はてなサマーインターン2009、もしくは学習曲線の傾きを極大化させる試み

2009年夏に開催したはてなのインターンシッププログラム「はてなサマーインターン2009」の紹介ページがはてな求人ページ内に公開されました。

このページでは、エンジニア部門とデザイナー部門、それぞれのプログラムの講義内容や実践内容、期間中の様子などを詳細にレポートしており、はてなのインターンシップがいかに濃いもので綿密にプログラミングされているかをお分かりいただける内容となっています。
「インターン生の集中力を最大限引き出す良いカリキュラム」と参加者に言わしめたはてなのインターンシッププログラムがどのような思想を元に設計されたか、今回のインターンシップを統括した執行役員のid:stanakaがご紹介します。

はてなサマーインターン2009設計の意図

こんにちは、今年のはてなサマーインターン2009を統括したid:stanakaです。はてなのサマーインターンでは、プログラムの各所で「学習曲線の傾きを極大化させる試み」を盛り込んでいます。具体的には、

  • ゴール設定を明確にし、Top of topsを目指す
  • 集中力を切らさず、成果に繋げるプレッシャーを与え続ける

の2点を意識してプログラムの設計をしています。

インターン期間が4週間(前半の講義テーマ後半2週間の開発内容)というのは、インターンとしては中程度の期間ですが、これはウェブアプリケーション開発の分野で、一定の成果を出しつつ、集中力を切らさない程度のちょうどいい期間だと思います。それ以下だと成果のボリュームが不足しますし、それ以上だと中弛みが発生してしまいます。

ゴール設定を明確にし、Top of topsを目指す

はてなのインターン(特にエンジニア)ではウェブアプリケーション開発に関わってもらっています。

はてなサマーインターンにおけるゴールは「要求された機能・サービスを、期間中に一定以上の品質で実装し、さらに一捻り加えられるようになること」です。このゴール設定はウェブアプリケーション開発のための基礎体力の蓄積を意図としており、深いアルゴリズムの開発とかサービス全体の再設計のような遠大なことは目標としていません。なにが目的であるか、ということを明確にするのと同時に、なにが目的でないか、ということを明確にすることも同じぐらい大事です。
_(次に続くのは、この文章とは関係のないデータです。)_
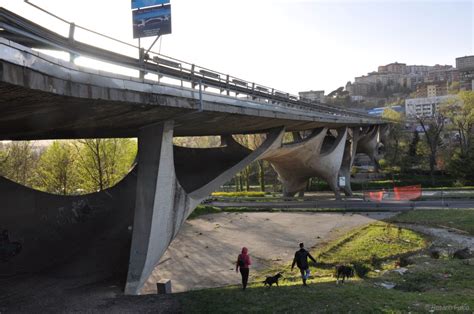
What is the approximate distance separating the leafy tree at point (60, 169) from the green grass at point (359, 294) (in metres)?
28.6

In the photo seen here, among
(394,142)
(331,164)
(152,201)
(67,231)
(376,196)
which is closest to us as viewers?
(152,201)

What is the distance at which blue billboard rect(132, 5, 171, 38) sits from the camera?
1238 centimetres

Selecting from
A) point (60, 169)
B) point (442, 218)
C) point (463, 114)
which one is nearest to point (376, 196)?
point (442, 218)

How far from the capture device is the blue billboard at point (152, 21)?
488 inches

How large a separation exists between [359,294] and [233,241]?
12975 millimetres

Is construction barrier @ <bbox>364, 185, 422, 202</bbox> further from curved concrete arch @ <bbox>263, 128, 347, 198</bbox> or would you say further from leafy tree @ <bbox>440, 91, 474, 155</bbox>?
leafy tree @ <bbox>440, 91, 474, 155</bbox>

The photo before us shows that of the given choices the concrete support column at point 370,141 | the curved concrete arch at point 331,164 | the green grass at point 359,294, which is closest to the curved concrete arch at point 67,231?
the green grass at point 359,294

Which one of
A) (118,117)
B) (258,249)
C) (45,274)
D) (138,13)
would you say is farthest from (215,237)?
(138,13)

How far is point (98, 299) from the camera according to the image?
1139 cm

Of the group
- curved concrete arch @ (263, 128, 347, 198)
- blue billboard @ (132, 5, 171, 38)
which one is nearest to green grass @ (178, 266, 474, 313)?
blue billboard @ (132, 5, 171, 38)

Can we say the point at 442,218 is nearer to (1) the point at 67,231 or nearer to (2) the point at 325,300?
(2) the point at 325,300

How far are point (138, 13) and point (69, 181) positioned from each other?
30.2m

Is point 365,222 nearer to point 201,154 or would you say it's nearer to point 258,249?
point 258,249

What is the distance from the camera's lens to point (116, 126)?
1491 cm
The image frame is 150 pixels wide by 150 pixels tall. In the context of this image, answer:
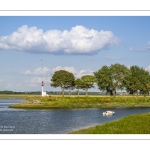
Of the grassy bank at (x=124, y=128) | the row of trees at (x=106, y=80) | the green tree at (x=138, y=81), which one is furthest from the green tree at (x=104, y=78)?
the grassy bank at (x=124, y=128)

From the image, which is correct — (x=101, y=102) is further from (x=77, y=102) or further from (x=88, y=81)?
(x=88, y=81)

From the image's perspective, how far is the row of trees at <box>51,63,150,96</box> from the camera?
77500mm

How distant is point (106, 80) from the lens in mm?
82375

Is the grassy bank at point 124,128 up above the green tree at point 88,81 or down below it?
below

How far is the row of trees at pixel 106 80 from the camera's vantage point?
7750 cm

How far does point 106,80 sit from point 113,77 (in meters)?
2.30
その上で、このゴールのTop of topsを目指すことを、インターン生全員に意識してもらい、自らの現在の立ち位置と目標の距離感を掴んでもらいます。正しく距離感を掴むことは、期間中に集中力を維持する上で必要なことです。

集中力を切らさず、成果に繋げるプレッシャーを与え続ける

ゴール設定を明確にした後は、ひたすらゴールに向かって突き進むだけです。講義・演習を行う前半は一日単位の細かいフィードバックを与え、学習効果を加速させます。また、前半の結果でプログラム後半に進めるかどうかを決定するハードルを設けています。細かいフィードバックと、結果に対するハードルをすこし苦しいぐらいに維持することの2点で日々の密度をできるだけ高めています。実際、インターン生は、相当に頑張ってもらっていますので、前半の終りの時期には、かなりキツいことになっていました。

後半の日程は、チームでの開発に巻き込むことで、より実践的、応用的な開発経験を積んでいきます。はてなの開発スタイルは、毎日の朝会での進捗確認があり、開発の方針のブレや遅れが発生していないか日々チェックします。このようにすることで、実装の細部まで神経を行き渡らせ、自らが書いたコードをプロダクションレベルまで昇華させることを学習してもらいます。
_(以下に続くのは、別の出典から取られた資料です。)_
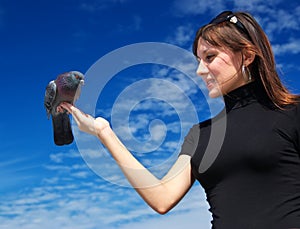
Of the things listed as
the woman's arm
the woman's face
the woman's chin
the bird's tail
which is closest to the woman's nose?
the woman's face

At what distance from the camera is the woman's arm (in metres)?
2.81

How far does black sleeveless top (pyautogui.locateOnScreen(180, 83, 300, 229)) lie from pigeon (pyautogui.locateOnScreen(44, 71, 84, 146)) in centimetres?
111

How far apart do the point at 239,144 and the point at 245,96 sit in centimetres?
45

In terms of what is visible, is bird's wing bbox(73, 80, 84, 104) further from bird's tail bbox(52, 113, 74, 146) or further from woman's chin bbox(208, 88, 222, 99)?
woman's chin bbox(208, 88, 222, 99)

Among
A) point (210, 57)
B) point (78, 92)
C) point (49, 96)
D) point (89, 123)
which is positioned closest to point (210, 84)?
point (210, 57)

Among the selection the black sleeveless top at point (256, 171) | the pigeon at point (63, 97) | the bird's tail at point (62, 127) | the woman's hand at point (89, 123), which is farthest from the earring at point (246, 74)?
the bird's tail at point (62, 127)

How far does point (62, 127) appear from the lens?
3469mm

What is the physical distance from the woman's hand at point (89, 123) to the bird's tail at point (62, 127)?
34 cm

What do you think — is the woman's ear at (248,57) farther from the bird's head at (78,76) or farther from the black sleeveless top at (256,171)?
the bird's head at (78,76)

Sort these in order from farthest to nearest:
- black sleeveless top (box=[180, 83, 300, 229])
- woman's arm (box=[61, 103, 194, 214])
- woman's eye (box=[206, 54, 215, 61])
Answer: woman's eye (box=[206, 54, 215, 61]) → woman's arm (box=[61, 103, 194, 214]) → black sleeveless top (box=[180, 83, 300, 229])

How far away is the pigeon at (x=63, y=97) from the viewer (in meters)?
3.36

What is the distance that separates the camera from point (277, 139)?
2604 millimetres

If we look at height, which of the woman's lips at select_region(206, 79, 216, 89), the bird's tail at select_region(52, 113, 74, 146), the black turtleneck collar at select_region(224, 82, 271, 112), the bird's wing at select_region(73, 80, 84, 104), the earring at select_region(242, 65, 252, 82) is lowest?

後半で実際になにを作ってもらうか、というのは、プログラム設計でも一番難しいところです。機能が小粒すぎると面白くもなく簡単になりすぎます。一方、目標が大きすぎると期間内に収束させることができなくなります。実際、昨年のインターンでは、インターン中にリリースまで持っていくことができず、1ヶ月程度経ってから、ようやくリリースできた機能もありました。
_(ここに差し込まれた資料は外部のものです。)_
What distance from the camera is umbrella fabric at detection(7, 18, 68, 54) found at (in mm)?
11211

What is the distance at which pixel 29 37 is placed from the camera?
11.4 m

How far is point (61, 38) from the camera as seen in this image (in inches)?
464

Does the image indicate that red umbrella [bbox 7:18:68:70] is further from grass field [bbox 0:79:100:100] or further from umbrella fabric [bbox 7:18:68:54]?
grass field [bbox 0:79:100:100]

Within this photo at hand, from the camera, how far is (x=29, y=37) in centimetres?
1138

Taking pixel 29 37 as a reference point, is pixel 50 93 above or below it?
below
今年のインターンは、この設定が比較的うまくいって、結果的に3チームとも最終日にリリースできる、という丁度いいサイズの課題設定ができました。もうすこしプレッシャーを与えてもよかったかな、とは思いましたが、まずまず及第点だったのではないでしょうか。

やり残したことと来年に向けて

昨年と今年のインターンを通じて、インターンプログラムとしての完成度はだいぶ高まってきていると感じます。来年も、時代に合わせた微調整を続けつつ、ウェブアプリケーション開発における、より本質的なことをさらに加速して身につけてもらえるように、プログラムのブラッシュアップを続けたいと思います。

来年も、我こそは、という方のご応募を心からお待ちしております。